The project consists of the following components:

  • SVSLoader package: Contains the code for loading and managing Whole Slide Images.

  • Processing package: Contains the code for different patch extraction methods and related utilities.

  • Config package: Contains configuration-related files and utilities.

  • Utils package: Contains utility functions used across the project.

  • main.py: The main script to run the patch extraction process.

Setup and Dependencies

To run the project, ensure that you have the following dependencies installed:

  • Python (version 3.8)
  • OpenCV (version X.X.X)
  • Numpy (version X.X.X)
  • PIL (version X.X.X)
  • BeautifulSoup4 (version X.X.X)


  1. Set up the project by cloning the repository and installing the required dependencies.

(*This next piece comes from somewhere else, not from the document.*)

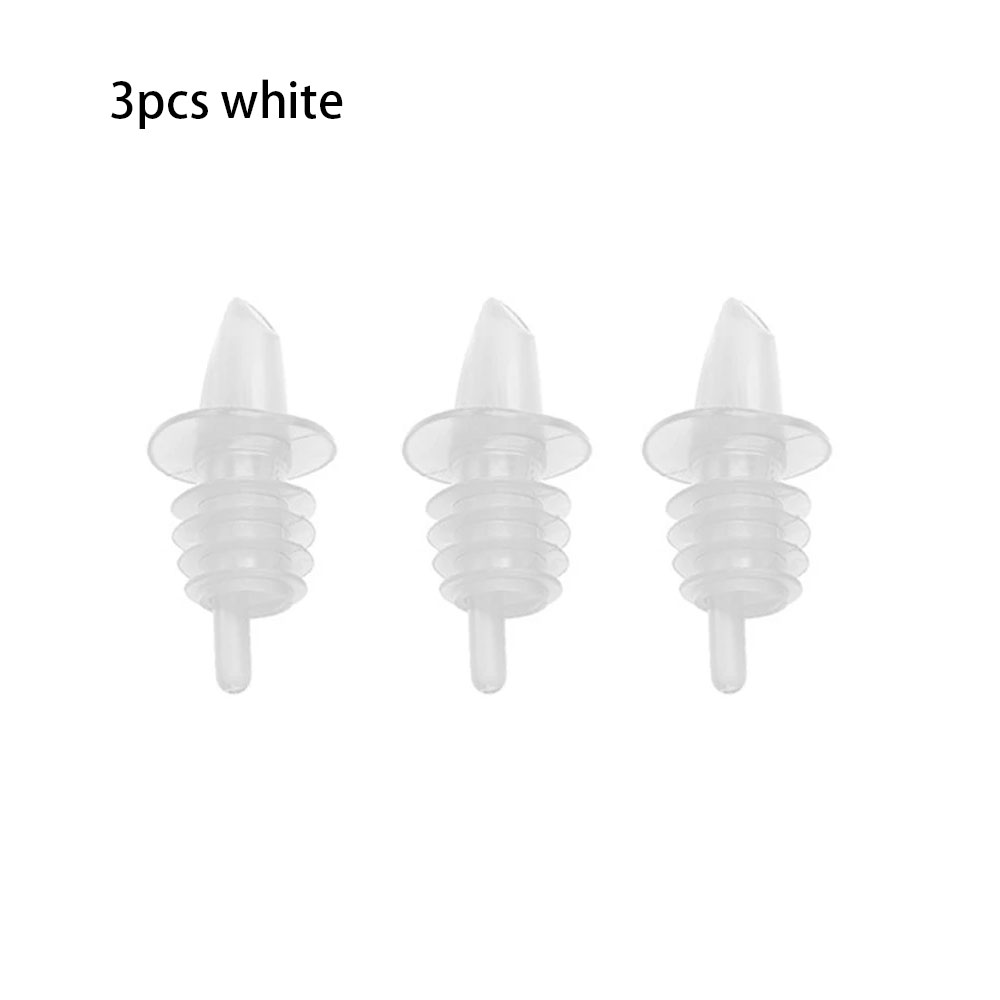 Liquor Bottle Pourers Flow Pourers Plastic Spouts Black Bottle Pourers for Bars Clubs Pubs Restaurants Coffee Shops: VIOLET/紫罗兰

  2. Prepare the Whole Slide Images (WSI) and associated files:

    • Place the WSI files in the designated directory.
    • Ensure the associated annotation files match the specified pattern.
  3. Configure the extraction settings:

    • Update the configuration file (config.yaml) in the Config directory according to your needs.
    • Adjust the extraction module, patches directory, patch size, scaling factor, and other parameters as required.
  4. Run the patch extraction process:

    • Open a terminal and navigate to the project directory.

    • Execute the main script using the following command:

      python main.py -c config/config.yaml

      Make sure to provide the correct path to the configuration file.

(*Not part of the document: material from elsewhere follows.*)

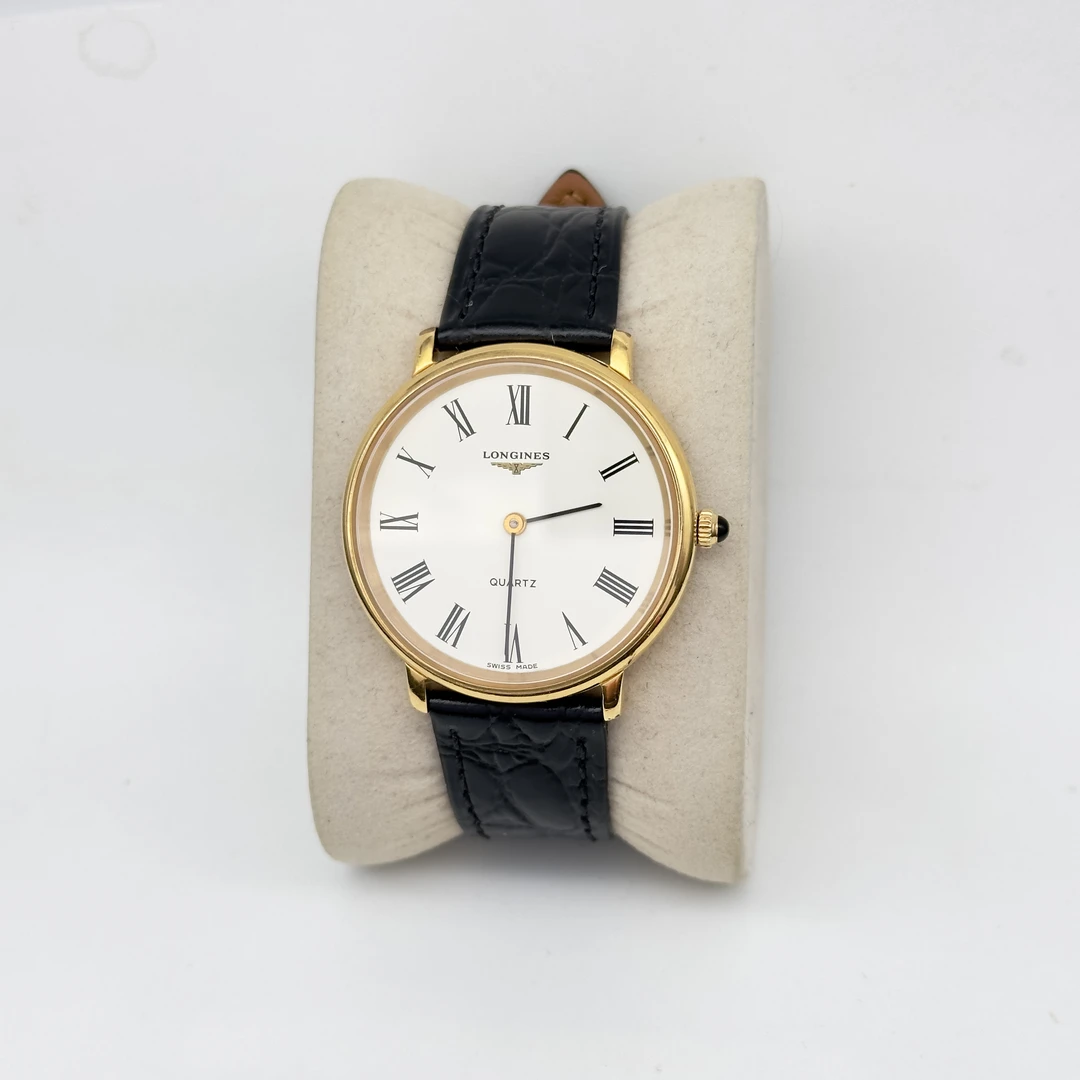 95新 Longines/浪琴 浪琴longines经典款罗马盘石英表男表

  5. Monitor the progress and results:

    • The patch extraction process will start, and the progress will be displayed in the console.
    • Extracted patches will be saved in the specified directory.


The config.yaml file in the Config directory allows you to customize the patch extraction process. It includes the following sections:

Whole Slide Image loader configuration

  • WSL_DATA_DIR: The directory path where the WSI files are located.
  • ASSOCIATED_FILE_PATTERN: The regular expression pattern used to load the associated annotation files.

Patch Extraction Configuration

  • EXTRACTION_MODULE: The name of the patch extraction module to be used.
  • PATCHES_DIR: The directory path where the extracted patches will be saved.
  • PATCH_SIZE: The size of the patches to be extracted, specified as [width, height].
  • SCALING_FACTOR: The scaling factor applied to the patch size for improved resolution.
  • USE_CIR_MASK: A boolean value indicating whether to use a circular mask for the patches.
  • CONTEXT_MASK_RADIUS: The radius of the circular mask applied to the patches.


Contributions to this project are welcome. You can contribute by:

  • Reporting issues or bugs.
  • Suggesting new features or enhancements.
  • Submitting pull requests to fix issues, add features, or improve the code.

Please refer to the Contributing Guidelines for more information.


This project is licensed under the MIT License.